Der Begriff Resilienz ist in aller Munde: Gerade jetzt in schwierigen Zeiten sind Eigenschaften und Fähigkeiten wichtig, die uns helfen, Krisen gut zu überstehen – und vielleicht sogar gestärkt daraus hervorzugehen. Doch was ist diese Resilienz eigentlich und wie merken wir, dass wir über seelische Widerstandskraft verfügen?

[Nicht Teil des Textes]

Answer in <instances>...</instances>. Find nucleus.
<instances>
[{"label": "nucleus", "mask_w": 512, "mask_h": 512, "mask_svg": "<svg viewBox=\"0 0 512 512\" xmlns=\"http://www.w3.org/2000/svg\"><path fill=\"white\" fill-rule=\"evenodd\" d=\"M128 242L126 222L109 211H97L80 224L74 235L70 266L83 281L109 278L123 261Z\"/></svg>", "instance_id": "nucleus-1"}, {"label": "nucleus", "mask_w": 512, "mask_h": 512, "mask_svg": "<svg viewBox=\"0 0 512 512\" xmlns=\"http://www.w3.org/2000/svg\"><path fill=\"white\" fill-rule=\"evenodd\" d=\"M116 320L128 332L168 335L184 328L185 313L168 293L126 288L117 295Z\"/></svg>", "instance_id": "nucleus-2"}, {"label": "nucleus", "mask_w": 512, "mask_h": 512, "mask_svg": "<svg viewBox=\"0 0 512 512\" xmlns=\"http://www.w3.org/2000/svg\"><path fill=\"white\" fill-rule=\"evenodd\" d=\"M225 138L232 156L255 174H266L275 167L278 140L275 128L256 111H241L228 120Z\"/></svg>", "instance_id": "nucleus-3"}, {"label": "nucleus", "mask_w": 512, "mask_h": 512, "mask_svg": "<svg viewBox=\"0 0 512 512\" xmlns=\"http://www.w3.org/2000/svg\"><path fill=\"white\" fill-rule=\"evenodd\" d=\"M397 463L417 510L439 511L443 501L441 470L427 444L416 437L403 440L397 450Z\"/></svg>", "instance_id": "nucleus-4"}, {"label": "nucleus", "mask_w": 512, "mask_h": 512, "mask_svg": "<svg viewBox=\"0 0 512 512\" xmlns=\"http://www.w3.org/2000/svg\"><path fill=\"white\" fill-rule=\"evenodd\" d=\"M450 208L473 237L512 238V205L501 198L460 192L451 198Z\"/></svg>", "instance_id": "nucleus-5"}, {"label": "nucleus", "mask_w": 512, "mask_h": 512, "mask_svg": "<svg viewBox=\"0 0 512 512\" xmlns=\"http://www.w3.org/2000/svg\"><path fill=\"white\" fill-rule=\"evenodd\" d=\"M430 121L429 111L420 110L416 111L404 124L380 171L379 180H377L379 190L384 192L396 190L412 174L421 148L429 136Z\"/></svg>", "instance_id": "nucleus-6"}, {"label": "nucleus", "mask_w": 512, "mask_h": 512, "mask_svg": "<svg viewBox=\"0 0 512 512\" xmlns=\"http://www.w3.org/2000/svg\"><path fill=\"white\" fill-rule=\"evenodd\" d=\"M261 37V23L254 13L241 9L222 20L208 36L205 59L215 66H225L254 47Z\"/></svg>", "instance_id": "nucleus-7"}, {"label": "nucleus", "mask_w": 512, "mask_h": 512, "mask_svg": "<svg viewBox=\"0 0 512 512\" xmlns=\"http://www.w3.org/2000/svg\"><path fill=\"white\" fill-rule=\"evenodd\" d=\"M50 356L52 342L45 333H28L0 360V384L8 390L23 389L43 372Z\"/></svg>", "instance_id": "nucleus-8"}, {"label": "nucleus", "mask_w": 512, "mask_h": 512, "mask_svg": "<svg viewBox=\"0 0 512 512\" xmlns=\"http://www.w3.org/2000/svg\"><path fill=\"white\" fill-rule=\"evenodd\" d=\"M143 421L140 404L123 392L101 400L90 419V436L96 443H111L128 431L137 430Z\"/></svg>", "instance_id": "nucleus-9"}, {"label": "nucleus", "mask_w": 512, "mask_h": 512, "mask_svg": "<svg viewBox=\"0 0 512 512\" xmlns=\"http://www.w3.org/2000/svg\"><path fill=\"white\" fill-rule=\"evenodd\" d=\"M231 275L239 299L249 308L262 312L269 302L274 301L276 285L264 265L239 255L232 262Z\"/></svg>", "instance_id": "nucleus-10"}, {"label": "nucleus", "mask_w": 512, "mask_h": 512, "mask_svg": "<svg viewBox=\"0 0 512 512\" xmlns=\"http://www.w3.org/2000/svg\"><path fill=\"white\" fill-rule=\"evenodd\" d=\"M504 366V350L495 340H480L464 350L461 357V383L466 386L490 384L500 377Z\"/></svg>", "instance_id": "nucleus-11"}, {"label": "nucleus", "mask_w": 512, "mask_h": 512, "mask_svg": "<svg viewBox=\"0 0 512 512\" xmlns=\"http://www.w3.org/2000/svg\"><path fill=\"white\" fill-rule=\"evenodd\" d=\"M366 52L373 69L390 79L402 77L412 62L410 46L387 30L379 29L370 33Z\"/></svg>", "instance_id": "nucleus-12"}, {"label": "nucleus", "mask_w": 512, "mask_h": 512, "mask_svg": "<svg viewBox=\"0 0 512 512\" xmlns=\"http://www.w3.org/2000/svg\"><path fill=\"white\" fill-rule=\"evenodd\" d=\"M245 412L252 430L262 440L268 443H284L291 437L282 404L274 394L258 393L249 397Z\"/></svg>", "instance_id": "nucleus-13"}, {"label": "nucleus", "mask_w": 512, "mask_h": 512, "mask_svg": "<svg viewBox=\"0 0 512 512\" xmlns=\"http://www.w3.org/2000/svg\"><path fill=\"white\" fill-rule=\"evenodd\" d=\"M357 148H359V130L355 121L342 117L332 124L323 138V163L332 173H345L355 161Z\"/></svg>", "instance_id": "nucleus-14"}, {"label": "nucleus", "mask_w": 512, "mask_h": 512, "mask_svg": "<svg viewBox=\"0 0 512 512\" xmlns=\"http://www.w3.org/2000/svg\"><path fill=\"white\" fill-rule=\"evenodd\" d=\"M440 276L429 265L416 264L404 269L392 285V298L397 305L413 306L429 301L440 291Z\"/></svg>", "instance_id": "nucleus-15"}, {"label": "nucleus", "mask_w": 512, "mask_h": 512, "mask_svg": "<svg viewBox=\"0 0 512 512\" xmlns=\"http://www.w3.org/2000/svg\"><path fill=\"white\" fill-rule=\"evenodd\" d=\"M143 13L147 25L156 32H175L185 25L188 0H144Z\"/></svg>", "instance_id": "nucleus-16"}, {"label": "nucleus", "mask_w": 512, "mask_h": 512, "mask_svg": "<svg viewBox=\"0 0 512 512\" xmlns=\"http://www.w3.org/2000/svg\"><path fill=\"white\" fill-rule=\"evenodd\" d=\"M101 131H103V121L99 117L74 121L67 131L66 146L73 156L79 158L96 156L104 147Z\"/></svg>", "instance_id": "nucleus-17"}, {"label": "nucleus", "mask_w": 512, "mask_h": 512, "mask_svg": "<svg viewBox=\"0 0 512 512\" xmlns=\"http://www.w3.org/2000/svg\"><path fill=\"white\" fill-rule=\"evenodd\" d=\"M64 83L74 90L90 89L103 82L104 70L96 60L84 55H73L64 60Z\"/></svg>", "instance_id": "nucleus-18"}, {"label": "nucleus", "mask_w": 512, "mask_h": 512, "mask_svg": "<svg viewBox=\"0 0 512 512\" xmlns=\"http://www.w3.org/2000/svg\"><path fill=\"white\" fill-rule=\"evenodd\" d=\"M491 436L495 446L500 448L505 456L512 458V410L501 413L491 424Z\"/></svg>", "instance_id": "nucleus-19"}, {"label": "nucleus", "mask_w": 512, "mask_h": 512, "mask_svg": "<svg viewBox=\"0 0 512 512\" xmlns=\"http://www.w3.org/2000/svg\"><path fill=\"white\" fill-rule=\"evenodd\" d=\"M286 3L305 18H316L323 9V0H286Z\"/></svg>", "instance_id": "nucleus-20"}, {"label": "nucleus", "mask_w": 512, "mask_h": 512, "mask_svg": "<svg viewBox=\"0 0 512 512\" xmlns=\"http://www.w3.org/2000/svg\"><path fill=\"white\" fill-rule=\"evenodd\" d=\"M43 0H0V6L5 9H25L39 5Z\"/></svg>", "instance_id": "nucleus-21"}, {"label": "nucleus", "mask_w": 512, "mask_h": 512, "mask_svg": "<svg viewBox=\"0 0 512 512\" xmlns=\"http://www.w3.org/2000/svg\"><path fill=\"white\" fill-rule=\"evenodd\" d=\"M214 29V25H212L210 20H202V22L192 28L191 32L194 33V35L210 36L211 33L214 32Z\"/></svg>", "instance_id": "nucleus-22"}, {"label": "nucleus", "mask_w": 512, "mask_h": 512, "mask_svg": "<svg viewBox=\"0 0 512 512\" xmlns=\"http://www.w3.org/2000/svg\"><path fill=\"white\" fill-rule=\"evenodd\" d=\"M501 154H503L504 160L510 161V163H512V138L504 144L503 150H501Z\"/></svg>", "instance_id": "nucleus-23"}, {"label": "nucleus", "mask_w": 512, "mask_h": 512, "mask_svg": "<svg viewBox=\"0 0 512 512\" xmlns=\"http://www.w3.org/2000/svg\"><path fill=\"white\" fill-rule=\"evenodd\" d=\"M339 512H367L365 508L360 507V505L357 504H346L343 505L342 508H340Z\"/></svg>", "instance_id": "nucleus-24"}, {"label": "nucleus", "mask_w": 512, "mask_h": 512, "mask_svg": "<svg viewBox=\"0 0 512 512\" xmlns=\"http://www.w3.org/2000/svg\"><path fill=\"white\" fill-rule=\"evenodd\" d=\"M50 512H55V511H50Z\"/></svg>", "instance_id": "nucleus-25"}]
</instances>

Unter anderem mit diesen Fragen beschäftigt sich die Initiative „Die Pfalz macht sich/dich stark – Wege zur Resilienz“. Sie setzt sich in ihren Projekten konkret dafür ein, die seelische Gesundheit in der Region Pfalz zu stärken – in ruhigen wie in stürmischen Zeiten. Was Resilienz gerade jetzt ausmacht, hat Projektkoordinatorin Romina Männl im Interview mit zwei Mitgliedern der Initiative, einer fachlichen Expertin und einem Experten aus Erfahrung, beleuchtet: Brigitte Anderl-Doliwa ist Professorin für Pflegewissenschaften an der Katholischen Hochschule Mainz und Pflegedirektorin im Pfalzklinikum. Franz-Josef Wagner ist Vorsitzender von Netz-G, dem Landesnetzwerk Selbsthilfe seelische Gesundheit Rheinland-Pfalz, und selbst erfahren im Bewältigen von seelischen Problemen.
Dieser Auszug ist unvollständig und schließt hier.